The Dew Breaker showcases Danticat’s skills as a writer and storyteller, her graphic yet understated realism, and her grasp of the madness of life in Haiti. The language is spare and beautiful, in contrast to the ugliness of the story, and the fragmented, nonlinear structure of the novel emphasizes the secrecy and mystery of the dew breaker’s life. 

Bibliography

Bennett, Ian A. B., editor. Four Writers: Women Writing the Caribbean. Sargasso, 2005.

Clitandre, Nadège T. Edwidge Danticat: The Haitian Diasporic Imaginary. University of Virginia Press, 2018.

Clitandre, Nadège T., and Thadious M. Davis. Narrating History, Home, and Dyaspora: Critical Essays on Edwidge Danticat.

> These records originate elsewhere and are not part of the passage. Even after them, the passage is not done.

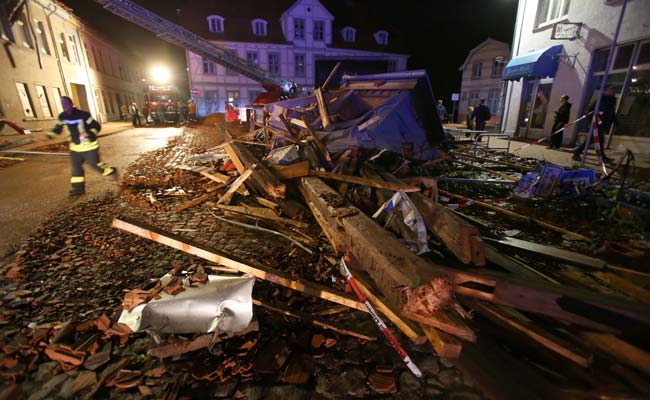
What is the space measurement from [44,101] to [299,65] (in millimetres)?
21239

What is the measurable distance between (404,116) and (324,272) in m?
5.86

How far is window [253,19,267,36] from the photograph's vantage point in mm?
30484

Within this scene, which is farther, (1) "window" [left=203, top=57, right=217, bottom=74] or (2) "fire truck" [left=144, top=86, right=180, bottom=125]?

U Press of Mississippi, 2022.

Danticat, Edwidge. “An Interview with Edwidge Danticat.” Interview by Bonnie Lyons. Contemporary Literature , vol. 44, no. 2, 2003, pp. 181-98.

"Edwidge Danticat." Columbia University, 2024, afamstudies.columbia.edu/content/edwidge-danticat. Accessed 20 July 2024.

Gleibermann, Erik. "The Story Will Be There When You Need It: A Conversation with Edwidge Danticat." World Literature Today, vol. 93, no. 1, 2019, pp. 68-74. doi.org/10.7588/worllitetoda.93.1.0068.

López-Ropero, Lourdes. “Empathizing with the Rights of Others: Reading Jamaica Kincaid’s My Brother and Edwidge Danticat’s Brother, I’m Dying as Humanitarian Narratives.” Concentric: Literacy & Cultural Studies, vol. 42, no. 2, 2016, pp. 85–104. Literary Reference Center Plus, search.ebscohost.com/login.aspx?direct=true&db=lkh&AN=119233380&site=lrc-plus. Accessed 30 Mar. 2018.

Montgomery, Maxine Lavon. Conversations with Edwidge Danticat. U Press of Mississippi, 2017.

Munro, Martin. Exile and Post-1946 Haitian Literature: Alexis, Depestre, Ollivier, Laferrière, Danticat. Liverpool University Press, 2007.